WHAT YOU NEED TO DO: Rewrite the stretch from "(ii) the location" through "in Schedule 1." in the source document below, changing "licensees" to "operators".

SOURCE DOCUMENT:
First-in-time registration and interference settlement

3.2 (1)  The ACA intends to support the use of coordination procedures based on first-in-time registration by varying the details of the most recently registered device to remove interference—unless the other devices are not operating in accordance with their licence conditions.  In some instances it may be more appropriate both technically and economically for the first service to have changes made at the expense of the later service operator, provided these arrangements do not degrade the service performance requirements of the first service. 

 

(2)        If the operating conditions of a transmitter or receiver are later varied so as to increase the likelihood of interference, the effective date of registration for interference settlement purposes is:

(a)     the date at which the variation was made; or

(b)     if the operator reverts to the original registration details—the original registration date.

 

(3)        The likelihood of interference to a varied transmitter or receiver increases whenever:

(a)     for a transmitter operated under a spectrum licence:

(i)      the device boundary expands; or

(ii)    the effective occupied band expands outside the original frequency band; or

(b)     for a receiver operated in the space of a spectrum licence:

(i)      the antenna gain for any azimuth increases; or

(ii)    the receiver’s deployment changes so that the compatibility requirement is applied when previously it was not applied; or

(iii)    the location is changed; or

(iv)  the effective occupied band of the transmitter communicating with the receiver expands outside the original frequency band; or

(c)     for a transmitter operated under an apparatus licence:

(i)     the radiated power for any azimuth increases; or

(ii)   the location is changed; or

(iii)  the antenna height is changed; or

(iv) the lower frequency limit of its spectrum access decreases or the upper frequency limit of its spectrum access increases.

(d)     for a receiver operated under an apparatus licence:

(i)  the antenna gain for any azimuth increases; or

(ii) the location is changed; or

(iii) the lower frequency limit of its spectrum access decreases or the upper frequency limit of its spectrum access increases.

 

(4)        The early registration of devices at the network design stage is encouraged by the ACA as an aid for licensees who wish to check the coordination work of adjacent licensees. 

 

Receiver performance levels

            3.3 (1)  The degree of out-of-band interference to a receiver depends to an extent on the interference susceptibility of the receiver.  Emission levels from transmitters should not have to be reduced when poor performance of the receiver is to blame.  Therefore, when establishing a compatibility requirement for receivers, it is necessary to also establish a minimum receiver performance.  The receiver minimum performance level is set out in Schedule 1.

INFORMATION SHOWN:
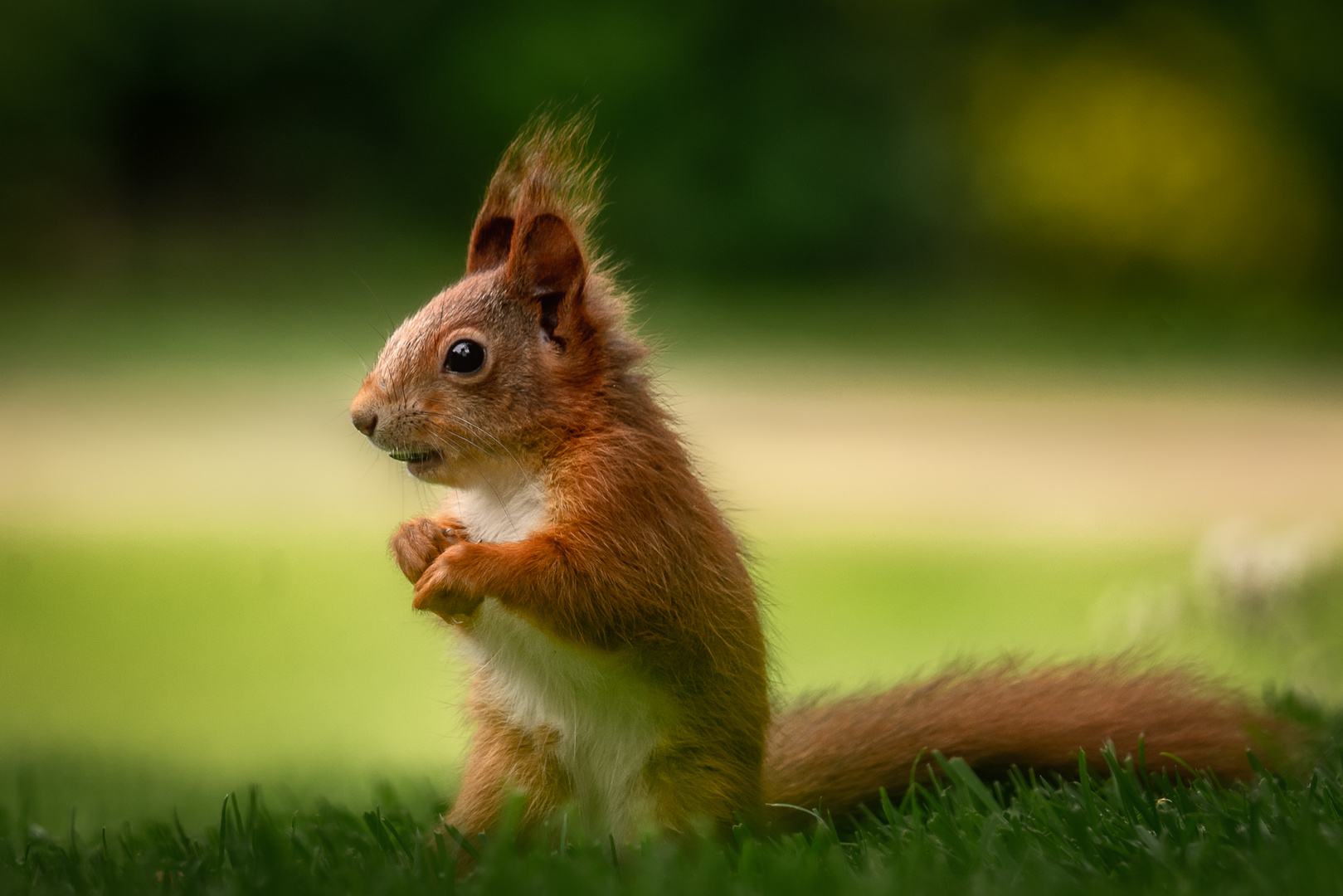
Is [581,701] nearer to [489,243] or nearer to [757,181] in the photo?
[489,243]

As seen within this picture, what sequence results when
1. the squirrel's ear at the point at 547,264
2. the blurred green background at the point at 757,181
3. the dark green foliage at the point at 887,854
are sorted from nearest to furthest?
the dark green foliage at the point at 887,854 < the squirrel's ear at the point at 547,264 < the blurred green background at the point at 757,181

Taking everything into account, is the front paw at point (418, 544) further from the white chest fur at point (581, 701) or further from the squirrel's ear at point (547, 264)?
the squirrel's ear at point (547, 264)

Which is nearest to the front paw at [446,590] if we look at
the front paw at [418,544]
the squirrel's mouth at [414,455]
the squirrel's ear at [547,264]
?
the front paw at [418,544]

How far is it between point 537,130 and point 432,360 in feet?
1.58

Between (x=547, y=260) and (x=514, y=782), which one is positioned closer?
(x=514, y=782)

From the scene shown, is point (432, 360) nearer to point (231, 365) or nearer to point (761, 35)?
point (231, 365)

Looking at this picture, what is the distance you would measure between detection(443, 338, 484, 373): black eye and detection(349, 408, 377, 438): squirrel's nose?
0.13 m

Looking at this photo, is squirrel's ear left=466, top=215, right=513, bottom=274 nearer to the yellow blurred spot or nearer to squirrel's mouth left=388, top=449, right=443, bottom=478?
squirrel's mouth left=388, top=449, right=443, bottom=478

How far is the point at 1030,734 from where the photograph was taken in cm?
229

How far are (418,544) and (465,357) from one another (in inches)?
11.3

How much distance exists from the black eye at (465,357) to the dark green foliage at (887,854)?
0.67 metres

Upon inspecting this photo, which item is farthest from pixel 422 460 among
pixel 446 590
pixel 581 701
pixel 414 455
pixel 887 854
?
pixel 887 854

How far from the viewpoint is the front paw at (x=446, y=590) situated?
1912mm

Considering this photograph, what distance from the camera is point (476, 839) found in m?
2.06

FINAL RESULT:
(ii) the location is changed; or

(iii) the lower frequency limit of its spectrum access decreases or the upper frequency limit of its spectrum access increases.

 

(4)        The early registration of devices at the network design stage is encouraged by the ACA as an aid for operators who wish to check the coordination work of adjacent operators. 

 

Receiver performance levels

            3.3 (1)  The degree of out-of-band interference to a receiver depends to an extent on the interference susceptibility of the receiver.  Emission levels from transmitters should not have to be reduced when poor performance of the receiver is to blame.  Therefore, when establishing a compatibility requirement for receivers, it is necessary to also establish a minimum receiver performance.  The receiver minimum performance level is set out in Schedule 1.